▶ What is required
Only the lines from the one with "From nearest toward" onward are wanted, through the last line of the entries, set down exactly.

------------------------------------------------------------------------

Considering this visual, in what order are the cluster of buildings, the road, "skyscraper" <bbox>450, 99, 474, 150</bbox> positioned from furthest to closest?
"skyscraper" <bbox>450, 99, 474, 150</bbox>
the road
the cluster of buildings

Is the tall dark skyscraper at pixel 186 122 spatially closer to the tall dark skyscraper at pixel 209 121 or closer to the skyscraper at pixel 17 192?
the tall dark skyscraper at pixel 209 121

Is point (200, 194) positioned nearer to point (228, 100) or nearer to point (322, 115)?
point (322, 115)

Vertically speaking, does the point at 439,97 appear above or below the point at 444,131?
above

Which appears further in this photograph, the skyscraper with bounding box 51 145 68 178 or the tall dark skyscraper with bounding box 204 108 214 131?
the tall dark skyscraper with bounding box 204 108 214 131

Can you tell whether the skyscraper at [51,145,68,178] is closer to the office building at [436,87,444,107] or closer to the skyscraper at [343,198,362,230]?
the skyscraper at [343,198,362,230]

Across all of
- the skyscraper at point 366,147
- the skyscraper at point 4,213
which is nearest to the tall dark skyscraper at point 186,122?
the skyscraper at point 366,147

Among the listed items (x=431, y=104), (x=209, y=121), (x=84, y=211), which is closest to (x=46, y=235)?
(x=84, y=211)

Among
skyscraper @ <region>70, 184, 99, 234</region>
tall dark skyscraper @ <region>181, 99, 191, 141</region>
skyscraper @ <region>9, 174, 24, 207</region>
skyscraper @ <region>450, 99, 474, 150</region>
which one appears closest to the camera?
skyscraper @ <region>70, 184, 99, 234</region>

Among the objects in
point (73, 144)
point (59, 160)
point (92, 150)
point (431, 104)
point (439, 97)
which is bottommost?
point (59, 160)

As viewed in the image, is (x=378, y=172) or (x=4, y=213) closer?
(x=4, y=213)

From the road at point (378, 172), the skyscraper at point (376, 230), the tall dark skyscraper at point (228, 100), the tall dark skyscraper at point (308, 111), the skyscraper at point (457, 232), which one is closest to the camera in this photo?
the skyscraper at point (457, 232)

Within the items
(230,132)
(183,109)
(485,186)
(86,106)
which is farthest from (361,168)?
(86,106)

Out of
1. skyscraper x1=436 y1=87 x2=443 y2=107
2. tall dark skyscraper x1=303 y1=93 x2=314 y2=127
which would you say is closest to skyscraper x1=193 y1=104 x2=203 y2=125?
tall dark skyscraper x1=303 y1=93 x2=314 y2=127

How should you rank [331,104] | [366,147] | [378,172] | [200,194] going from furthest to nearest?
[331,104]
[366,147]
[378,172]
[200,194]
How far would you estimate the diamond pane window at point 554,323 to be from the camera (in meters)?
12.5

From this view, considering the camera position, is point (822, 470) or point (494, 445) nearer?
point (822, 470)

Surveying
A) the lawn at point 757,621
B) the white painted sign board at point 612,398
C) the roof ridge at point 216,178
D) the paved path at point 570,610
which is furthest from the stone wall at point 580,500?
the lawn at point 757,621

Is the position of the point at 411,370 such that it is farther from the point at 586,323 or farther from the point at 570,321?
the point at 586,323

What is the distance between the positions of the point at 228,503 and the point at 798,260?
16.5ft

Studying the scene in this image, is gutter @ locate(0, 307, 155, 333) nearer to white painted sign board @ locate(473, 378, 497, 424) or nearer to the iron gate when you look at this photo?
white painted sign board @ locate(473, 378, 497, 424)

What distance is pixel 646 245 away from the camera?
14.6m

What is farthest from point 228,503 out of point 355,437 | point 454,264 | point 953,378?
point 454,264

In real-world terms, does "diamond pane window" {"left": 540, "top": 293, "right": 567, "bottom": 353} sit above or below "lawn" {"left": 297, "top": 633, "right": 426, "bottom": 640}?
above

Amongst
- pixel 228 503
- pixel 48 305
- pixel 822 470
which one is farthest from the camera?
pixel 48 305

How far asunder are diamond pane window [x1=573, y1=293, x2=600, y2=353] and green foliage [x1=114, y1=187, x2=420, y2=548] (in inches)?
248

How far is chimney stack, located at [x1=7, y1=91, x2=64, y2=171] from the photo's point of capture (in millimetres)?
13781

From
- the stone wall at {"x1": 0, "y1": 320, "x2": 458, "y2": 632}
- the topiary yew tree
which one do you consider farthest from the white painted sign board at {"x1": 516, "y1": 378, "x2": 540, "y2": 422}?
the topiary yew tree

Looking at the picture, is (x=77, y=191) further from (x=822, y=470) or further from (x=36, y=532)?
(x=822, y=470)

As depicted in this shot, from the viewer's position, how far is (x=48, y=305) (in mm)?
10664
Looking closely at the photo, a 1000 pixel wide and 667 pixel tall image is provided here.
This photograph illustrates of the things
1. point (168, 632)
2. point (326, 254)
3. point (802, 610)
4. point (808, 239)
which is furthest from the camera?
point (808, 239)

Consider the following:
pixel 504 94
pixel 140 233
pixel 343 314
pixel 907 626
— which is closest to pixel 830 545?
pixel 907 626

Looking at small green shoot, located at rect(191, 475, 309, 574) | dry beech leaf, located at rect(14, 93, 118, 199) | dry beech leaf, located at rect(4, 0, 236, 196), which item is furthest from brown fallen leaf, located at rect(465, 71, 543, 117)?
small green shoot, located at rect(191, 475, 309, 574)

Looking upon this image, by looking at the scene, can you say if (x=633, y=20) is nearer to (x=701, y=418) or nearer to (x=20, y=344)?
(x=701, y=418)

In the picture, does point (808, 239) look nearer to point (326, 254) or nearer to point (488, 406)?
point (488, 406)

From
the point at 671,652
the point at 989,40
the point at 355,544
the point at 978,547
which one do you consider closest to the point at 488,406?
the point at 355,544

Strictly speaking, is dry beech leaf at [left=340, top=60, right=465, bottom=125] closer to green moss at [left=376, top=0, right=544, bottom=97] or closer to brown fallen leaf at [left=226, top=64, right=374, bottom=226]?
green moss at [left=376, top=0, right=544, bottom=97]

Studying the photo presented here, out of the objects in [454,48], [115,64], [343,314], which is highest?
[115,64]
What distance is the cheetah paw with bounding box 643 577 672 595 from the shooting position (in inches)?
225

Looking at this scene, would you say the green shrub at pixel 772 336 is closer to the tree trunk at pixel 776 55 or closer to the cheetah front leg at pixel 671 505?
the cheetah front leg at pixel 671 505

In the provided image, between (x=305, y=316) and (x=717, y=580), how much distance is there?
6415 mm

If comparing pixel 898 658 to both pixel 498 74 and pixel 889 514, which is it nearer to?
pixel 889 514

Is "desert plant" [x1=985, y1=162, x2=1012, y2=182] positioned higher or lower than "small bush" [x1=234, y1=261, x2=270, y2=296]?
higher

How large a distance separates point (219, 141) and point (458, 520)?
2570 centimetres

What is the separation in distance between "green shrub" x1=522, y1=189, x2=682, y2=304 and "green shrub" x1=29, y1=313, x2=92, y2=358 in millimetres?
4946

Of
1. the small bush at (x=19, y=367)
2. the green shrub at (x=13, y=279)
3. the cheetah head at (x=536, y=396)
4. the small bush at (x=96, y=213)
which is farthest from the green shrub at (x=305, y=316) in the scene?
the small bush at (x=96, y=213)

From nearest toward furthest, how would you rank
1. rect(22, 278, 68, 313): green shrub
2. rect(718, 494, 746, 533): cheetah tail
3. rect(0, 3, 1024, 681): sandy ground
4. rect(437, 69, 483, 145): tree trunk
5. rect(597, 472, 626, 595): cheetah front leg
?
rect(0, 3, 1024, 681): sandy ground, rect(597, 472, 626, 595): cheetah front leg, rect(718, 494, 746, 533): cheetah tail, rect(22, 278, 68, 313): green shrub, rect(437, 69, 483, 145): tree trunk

------------------------------------------------------------------------

▶ Finished exercise
From nearest toward furthest, how would you rank
1. rect(22, 278, 68, 313): green shrub
2. rect(718, 494, 746, 533): cheetah tail
3. rect(0, 3, 1024, 681): sandy ground
4. rect(437, 69, 483, 145): tree trunk
5. rect(597, 472, 626, 595): cheetah front leg
?
rect(0, 3, 1024, 681): sandy ground, rect(597, 472, 626, 595): cheetah front leg, rect(718, 494, 746, 533): cheetah tail, rect(22, 278, 68, 313): green shrub, rect(437, 69, 483, 145): tree trunk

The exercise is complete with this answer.